While buying from these fast fashion stores may be innocent, it is actually a direct contribution towards modern day slavery as these companies work to meet the demands of their customers with the lowest prices and exploit even more people to extreme abuse. The good news is, we do have the power to stop this, give people their lives back, and still get the styles we are looking for. One way to do this is by buying second hands clothes – an extremely positive impact not just on humanity but on the environment as well. Buying second hand and donating your clothes when you’re done with them, allows trends and styles to keep circulating rather than constantly producing.
3) The Environment Takes a Big Hit Too
You may be wondering, what does my tank top have to do with the environment? Well, everything. Fast fashion is no ally to the environment and is actually one of the biggest polluters in the world (4). The excessive cheap textile production needed for these materials results in an alarming amount of CO2 and greenhouse gas emissions. This alone is enough to take out ecosystems, cause extinction to some of our planets beloved wildlife, and harm the human race. But unfortunately, it doesn’t stop there. It is also polluting our gorgeous oceans as well. Did you know that one cotton shirt takes a shocking 2,700 liters to make? This is an extremely unsettling number when you think about how many cotton shirts we see hanging on the racks of these large fast fashion stores.

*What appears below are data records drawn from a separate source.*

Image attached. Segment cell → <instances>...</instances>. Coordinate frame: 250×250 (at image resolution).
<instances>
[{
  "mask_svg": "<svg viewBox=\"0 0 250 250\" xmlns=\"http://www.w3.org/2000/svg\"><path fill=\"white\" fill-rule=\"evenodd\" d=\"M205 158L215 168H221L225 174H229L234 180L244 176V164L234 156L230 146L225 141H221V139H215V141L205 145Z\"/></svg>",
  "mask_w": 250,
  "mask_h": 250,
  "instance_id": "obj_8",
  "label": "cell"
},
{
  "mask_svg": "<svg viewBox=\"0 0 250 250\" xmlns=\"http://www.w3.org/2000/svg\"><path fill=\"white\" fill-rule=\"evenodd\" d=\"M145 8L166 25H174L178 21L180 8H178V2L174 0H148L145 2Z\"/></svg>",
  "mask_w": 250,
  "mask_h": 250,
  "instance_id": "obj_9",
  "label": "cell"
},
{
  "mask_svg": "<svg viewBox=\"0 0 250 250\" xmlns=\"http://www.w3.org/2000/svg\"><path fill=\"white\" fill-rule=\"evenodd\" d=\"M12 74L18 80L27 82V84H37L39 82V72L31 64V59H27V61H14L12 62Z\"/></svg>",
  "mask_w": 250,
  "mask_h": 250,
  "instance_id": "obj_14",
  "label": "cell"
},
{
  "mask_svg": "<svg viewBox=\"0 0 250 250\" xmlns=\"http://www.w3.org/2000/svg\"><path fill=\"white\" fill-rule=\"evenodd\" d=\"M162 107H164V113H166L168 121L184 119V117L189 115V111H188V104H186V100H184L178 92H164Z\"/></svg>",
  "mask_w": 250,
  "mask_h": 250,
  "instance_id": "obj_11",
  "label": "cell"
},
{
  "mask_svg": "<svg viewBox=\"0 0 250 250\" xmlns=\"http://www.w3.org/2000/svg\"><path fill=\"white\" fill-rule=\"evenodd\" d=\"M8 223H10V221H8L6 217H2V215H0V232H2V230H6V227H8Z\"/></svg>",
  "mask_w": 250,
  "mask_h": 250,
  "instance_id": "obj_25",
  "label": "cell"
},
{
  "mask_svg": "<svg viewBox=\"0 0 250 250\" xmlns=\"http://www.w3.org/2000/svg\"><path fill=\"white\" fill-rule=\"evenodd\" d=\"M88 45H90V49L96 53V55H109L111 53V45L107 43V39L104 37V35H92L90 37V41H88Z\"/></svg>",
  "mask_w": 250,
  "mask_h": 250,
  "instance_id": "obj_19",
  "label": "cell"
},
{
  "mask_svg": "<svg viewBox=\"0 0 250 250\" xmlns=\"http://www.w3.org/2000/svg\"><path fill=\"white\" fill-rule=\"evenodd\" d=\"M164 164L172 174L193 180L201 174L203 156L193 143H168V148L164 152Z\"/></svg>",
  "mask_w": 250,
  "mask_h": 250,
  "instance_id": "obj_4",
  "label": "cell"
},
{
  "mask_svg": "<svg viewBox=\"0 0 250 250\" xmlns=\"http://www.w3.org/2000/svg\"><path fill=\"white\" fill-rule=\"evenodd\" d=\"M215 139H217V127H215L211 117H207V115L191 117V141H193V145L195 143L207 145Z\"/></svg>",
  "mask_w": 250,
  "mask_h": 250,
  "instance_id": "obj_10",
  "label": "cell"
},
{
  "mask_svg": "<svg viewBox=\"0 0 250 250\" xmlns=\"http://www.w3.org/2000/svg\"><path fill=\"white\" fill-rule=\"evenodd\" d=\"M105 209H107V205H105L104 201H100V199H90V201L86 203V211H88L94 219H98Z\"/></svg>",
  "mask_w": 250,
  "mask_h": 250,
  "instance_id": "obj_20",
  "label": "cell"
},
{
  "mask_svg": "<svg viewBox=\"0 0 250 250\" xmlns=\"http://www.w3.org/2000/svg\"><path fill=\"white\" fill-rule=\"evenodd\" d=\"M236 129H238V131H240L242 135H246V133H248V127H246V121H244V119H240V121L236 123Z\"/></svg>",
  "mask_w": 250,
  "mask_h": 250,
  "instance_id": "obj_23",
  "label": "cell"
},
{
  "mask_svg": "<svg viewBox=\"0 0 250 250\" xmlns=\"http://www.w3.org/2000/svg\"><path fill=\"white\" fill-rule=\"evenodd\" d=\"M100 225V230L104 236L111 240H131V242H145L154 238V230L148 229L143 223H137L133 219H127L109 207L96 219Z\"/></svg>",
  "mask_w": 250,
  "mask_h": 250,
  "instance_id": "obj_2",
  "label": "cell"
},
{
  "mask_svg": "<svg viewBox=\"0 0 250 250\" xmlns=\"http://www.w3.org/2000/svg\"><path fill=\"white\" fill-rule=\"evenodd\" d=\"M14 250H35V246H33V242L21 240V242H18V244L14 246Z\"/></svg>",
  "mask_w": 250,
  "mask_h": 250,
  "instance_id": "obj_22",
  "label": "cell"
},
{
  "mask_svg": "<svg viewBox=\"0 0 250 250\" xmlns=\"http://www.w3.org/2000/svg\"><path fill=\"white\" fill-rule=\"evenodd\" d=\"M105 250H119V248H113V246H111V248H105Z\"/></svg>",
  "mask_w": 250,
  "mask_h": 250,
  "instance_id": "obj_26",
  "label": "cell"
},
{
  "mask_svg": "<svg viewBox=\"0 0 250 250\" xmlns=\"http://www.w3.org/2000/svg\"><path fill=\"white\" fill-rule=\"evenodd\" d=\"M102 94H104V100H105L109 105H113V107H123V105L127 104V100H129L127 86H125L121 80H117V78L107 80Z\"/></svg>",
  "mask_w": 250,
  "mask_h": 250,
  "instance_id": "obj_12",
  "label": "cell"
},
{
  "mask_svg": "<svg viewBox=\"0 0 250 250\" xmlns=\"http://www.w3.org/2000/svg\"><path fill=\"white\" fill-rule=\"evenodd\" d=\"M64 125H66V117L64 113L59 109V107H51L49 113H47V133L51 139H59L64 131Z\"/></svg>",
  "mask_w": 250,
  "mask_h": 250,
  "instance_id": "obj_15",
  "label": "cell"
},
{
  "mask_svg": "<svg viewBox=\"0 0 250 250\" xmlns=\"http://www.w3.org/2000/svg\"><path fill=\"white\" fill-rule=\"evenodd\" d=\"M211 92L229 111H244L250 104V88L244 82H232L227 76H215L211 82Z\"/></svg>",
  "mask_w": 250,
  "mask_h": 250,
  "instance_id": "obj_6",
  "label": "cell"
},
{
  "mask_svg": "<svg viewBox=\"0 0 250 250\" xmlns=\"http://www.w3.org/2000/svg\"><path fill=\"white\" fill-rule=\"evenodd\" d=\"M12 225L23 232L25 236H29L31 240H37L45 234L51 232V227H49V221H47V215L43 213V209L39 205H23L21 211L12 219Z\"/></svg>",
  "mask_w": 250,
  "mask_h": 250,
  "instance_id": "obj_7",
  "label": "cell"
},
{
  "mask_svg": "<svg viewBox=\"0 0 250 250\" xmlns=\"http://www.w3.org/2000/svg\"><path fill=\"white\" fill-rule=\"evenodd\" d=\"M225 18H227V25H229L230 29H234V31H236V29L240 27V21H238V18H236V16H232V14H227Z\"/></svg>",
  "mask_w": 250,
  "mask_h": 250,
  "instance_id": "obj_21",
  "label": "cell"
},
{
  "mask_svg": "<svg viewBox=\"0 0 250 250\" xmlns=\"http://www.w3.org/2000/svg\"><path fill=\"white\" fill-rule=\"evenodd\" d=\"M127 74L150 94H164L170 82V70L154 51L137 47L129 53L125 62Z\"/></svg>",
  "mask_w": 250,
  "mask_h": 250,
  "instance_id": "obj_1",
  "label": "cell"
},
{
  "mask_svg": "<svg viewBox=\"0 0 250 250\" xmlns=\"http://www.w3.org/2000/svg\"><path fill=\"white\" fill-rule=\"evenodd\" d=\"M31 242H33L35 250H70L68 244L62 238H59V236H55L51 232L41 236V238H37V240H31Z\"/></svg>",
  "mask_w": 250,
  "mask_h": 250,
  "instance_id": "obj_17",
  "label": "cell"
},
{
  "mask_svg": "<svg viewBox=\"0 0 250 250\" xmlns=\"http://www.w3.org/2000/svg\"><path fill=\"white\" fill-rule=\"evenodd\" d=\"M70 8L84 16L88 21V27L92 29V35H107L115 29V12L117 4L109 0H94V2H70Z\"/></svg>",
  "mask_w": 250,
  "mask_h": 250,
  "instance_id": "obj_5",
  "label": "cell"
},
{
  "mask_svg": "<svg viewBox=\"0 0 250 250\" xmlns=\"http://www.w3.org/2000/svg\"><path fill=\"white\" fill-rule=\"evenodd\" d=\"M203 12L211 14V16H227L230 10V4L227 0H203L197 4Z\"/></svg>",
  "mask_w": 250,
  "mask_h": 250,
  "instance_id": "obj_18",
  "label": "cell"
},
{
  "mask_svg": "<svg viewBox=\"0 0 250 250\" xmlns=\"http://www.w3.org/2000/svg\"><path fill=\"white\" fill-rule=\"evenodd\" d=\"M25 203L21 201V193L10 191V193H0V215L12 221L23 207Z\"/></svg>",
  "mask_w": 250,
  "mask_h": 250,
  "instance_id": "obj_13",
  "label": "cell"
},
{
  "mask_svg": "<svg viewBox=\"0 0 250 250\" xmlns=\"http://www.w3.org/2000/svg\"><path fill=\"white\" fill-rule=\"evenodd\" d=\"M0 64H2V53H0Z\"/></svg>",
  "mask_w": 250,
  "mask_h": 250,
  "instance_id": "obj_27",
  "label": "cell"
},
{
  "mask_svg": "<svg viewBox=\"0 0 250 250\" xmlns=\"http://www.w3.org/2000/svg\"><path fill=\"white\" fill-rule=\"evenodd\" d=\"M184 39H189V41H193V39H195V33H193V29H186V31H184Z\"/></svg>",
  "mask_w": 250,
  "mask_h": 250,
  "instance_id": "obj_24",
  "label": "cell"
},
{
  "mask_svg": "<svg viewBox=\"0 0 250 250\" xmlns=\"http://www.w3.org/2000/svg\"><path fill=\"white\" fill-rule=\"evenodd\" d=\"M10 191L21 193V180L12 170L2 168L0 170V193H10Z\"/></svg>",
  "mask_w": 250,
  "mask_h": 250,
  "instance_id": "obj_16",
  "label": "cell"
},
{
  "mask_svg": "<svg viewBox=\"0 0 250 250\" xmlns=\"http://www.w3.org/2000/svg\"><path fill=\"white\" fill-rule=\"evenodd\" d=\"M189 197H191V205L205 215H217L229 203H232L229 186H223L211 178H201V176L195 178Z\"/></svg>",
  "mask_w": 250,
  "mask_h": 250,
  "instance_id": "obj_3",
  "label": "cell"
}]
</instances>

On top of that, cheap materials, especially Polyester, shed small microfibers that fill our oceans and harm the sea life. Thanks to fast fashion we have seen environmental impacts on our blue seas with coral becoming completely bleached and dying, to our wide array of colorful fish becoming fewer and fewer. The good news is, marine biologists have confirmed that if we do our part the oceans can actually heal themselves. Part of this is going to be ditching fast fashion, and choosing to make a positive impact on our world and the lives that reside in it.
While the information may seem shocking, I do hope it rocked you as much as it rocked us. Gone are the days where fast fashion has a say on human lives, the animal kingdom, and our planet. It’s time we take back our control and give the world the healing that it so desperately needs.